В описываемый нами поздний вечер зажженная лучина, воткнутая в железный светец, слабо освещала Савелия, сидевшего на скамье; подле него лежал готовый лапоть, другой он плел, спеша докончить его к утру на продажу. Против него Агафья дремала под однообразное жужжание веретена, а последнему вторил сверчок за печкой.
Старики молчали.
Вдруг молния облила своим пламенем оконце светлицы.
— С нами крестная сила! — воскликнула Агафья, перекрестясь и выронив из рук веретено.
— Упаси Господи, какая гроза наступает! — сказал Савелий, также осенив себя широким крестом.
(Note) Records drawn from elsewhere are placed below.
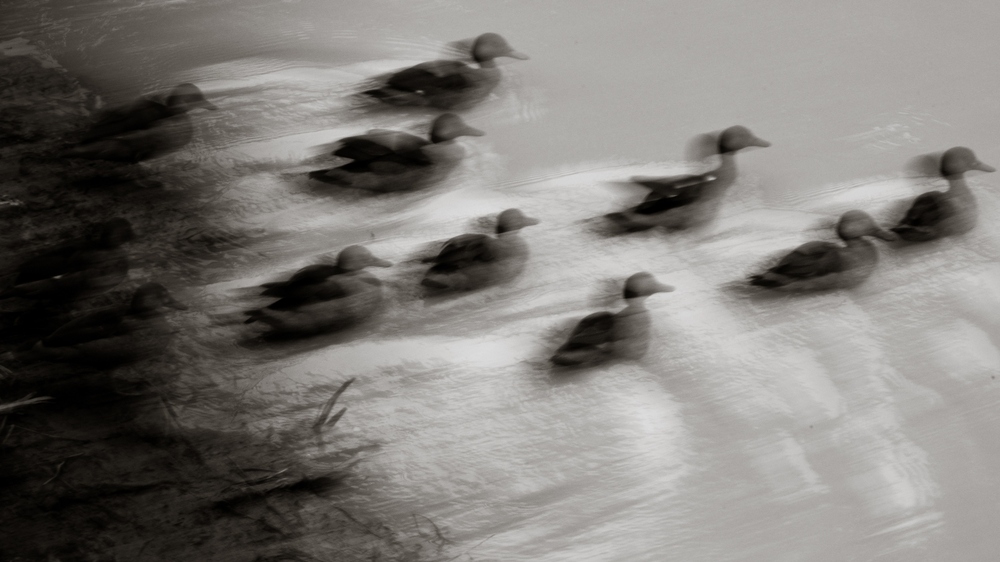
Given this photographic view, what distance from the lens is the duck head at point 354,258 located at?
230 centimetres

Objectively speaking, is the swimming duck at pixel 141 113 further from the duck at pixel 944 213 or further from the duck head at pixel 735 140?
the duck at pixel 944 213

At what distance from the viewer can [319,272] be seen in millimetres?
2244

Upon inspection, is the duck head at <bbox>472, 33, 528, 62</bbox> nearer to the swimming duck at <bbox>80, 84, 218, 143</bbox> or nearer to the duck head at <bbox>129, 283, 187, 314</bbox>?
the swimming duck at <bbox>80, 84, 218, 143</bbox>

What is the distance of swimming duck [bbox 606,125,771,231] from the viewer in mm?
2457

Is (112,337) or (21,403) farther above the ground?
(112,337)

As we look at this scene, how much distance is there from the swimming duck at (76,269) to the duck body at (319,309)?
348 mm

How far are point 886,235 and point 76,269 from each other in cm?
195

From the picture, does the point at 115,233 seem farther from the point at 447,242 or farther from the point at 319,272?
the point at 447,242

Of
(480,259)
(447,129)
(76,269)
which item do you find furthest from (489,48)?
(76,269)

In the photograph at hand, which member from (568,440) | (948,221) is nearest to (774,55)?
(948,221)

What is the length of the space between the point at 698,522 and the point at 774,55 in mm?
1519

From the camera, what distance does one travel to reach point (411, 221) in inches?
98.1

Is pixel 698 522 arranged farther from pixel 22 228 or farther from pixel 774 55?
pixel 22 228

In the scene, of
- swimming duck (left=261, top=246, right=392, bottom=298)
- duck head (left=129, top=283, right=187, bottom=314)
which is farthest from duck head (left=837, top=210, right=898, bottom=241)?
duck head (left=129, top=283, right=187, bottom=314)
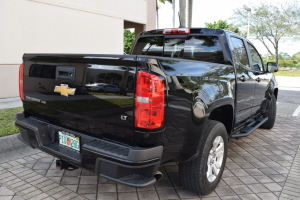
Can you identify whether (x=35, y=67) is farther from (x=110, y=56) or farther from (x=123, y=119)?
(x=123, y=119)

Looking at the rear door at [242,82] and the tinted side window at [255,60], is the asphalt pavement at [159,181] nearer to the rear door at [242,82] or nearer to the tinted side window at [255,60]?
the rear door at [242,82]

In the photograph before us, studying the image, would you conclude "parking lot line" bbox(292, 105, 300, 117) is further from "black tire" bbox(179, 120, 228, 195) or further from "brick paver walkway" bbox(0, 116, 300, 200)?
"black tire" bbox(179, 120, 228, 195)

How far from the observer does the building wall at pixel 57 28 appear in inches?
315

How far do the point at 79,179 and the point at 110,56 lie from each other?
1.72 metres

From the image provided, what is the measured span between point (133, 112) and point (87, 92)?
1.73ft

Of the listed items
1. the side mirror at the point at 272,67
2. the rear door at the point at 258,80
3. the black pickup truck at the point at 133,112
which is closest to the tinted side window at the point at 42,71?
the black pickup truck at the point at 133,112

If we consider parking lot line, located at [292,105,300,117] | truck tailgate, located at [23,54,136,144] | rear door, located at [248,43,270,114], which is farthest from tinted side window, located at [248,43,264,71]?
parking lot line, located at [292,105,300,117]

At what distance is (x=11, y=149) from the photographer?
13.6ft

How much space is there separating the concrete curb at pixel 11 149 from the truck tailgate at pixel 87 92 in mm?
1393

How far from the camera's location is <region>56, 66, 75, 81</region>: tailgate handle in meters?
2.57

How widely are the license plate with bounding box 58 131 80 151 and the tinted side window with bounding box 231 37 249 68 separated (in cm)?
236

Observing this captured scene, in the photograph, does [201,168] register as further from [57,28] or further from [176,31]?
[57,28]

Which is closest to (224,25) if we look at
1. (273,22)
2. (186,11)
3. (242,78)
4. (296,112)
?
(273,22)

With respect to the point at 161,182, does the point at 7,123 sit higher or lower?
higher
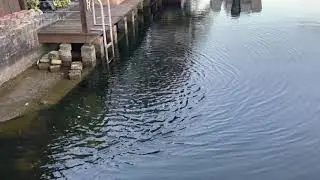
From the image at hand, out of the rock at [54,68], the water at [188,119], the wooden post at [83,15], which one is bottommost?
the water at [188,119]

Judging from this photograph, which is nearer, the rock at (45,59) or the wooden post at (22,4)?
the rock at (45,59)

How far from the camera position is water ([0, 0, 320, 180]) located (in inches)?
501

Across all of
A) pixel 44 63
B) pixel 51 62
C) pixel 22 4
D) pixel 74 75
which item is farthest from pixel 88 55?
pixel 22 4

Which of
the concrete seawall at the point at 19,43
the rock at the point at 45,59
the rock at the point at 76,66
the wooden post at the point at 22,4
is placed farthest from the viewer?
the wooden post at the point at 22,4

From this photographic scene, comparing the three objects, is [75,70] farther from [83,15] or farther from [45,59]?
[83,15]

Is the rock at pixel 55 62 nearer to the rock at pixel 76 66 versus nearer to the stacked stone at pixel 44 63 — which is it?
the stacked stone at pixel 44 63

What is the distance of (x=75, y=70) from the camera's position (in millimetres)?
19688

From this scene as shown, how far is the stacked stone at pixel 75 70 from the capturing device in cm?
1942

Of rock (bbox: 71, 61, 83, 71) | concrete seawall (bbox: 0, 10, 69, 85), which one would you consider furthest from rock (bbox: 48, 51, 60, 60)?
rock (bbox: 71, 61, 83, 71)

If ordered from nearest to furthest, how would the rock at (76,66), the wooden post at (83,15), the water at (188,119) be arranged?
1. the water at (188,119)
2. the rock at (76,66)
3. the wooden post at (83,15)

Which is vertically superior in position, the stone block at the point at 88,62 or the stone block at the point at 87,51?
the stone block at the point at 87,51

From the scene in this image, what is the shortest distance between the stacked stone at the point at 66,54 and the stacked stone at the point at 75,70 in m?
0.70

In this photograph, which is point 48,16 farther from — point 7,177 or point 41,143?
point 7,177

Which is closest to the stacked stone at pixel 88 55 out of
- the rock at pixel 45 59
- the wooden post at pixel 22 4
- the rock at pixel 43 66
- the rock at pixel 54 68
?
the rock at pixel 54 68
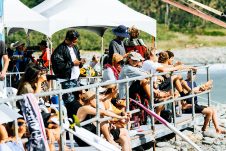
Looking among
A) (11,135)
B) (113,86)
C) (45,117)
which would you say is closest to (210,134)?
(113,86)

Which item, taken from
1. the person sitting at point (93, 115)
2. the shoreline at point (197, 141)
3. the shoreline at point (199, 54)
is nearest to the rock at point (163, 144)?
the shoreline at point (197, 141)

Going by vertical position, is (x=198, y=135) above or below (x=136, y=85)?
below

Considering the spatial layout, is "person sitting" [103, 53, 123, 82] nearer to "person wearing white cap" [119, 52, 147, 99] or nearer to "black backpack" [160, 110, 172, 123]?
"person wearing white cap" [119, 52, 147, 99]

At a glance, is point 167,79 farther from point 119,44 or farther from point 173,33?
point 173,33

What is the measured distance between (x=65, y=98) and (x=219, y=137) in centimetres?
374

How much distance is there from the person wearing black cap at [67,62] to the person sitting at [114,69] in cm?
58

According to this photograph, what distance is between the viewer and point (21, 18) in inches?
505

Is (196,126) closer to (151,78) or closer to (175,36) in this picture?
(151,78)

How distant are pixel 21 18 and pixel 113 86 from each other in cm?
458

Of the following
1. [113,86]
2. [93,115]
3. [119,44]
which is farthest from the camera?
[119,44]

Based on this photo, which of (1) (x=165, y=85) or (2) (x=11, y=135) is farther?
(1) (x=165, y=85)

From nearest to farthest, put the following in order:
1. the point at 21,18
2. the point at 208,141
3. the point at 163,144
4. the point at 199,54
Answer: the point at 163,144 → the point at 208,141 → the point at 21,18 → the point at 199,54

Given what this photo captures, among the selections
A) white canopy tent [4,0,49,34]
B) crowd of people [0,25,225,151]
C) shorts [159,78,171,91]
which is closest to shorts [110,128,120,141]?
crowd of people [0,25,225,151]

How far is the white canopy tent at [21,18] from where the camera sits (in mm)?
12727
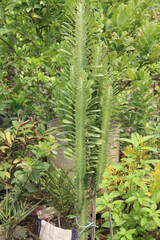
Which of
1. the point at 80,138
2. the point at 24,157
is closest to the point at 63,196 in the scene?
the point at 24,157

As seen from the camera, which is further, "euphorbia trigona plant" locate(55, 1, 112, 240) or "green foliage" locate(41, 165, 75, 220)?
"green foliage" locate(41, 165, 75, 220)

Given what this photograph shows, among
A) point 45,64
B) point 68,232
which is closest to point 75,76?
point 68,232

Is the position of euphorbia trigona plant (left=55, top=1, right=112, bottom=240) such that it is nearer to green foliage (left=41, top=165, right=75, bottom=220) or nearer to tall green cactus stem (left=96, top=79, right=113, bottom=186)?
tall green cactus stem (left=96, top=79, right=113, bottom=186)

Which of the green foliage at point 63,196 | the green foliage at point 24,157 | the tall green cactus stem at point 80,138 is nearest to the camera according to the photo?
the tall green cactus stem at point 80,138

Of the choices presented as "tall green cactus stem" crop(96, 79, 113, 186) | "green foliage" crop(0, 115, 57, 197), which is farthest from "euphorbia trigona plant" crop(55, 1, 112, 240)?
"green foliage" crop(0, 115, 57, 197)

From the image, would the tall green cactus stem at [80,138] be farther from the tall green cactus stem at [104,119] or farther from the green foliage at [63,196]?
the green foliage at [63,196]

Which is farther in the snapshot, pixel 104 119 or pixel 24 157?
pixel 24 157

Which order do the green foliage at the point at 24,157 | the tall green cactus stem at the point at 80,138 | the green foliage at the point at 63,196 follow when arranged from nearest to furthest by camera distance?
the tall green cactus stem at the point at 80,138 → the green foliage at the point at 24,157 → the green foliage at the point at 63,196

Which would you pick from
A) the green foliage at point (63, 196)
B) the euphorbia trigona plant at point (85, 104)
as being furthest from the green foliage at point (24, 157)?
the euphorbia trigona plant at point (85, 104)

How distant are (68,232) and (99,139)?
20.5 inches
Вслед за громовым ударом вдруг забушевал ветер и полил проливной дождь: лес дрогнул, деревья порывисто закачались своими вершинами.
— Сидоровна, — сказал Савелий, — заслони-ка окончину-то ставнем, а то задует лучину.
Старуха поплелась, но только лишь подошла к окну, как в него ворвался порыв ветра, лучина вспыхнула и потухла. Вместо нее ослепительно блеснула молния и осветила под окнами движущиеся фигуры людей.
— Батюшки-светы, что это? — воскликнули в один голос старики, пораженные такою массою неожиданностей, но раскат грома заглушил их слова.
— Эй, кто здесь живет, добрые люди или недобрые? Укройте от темной ночи и непогоды заплутавшихся, — раздался у окна громкий голос.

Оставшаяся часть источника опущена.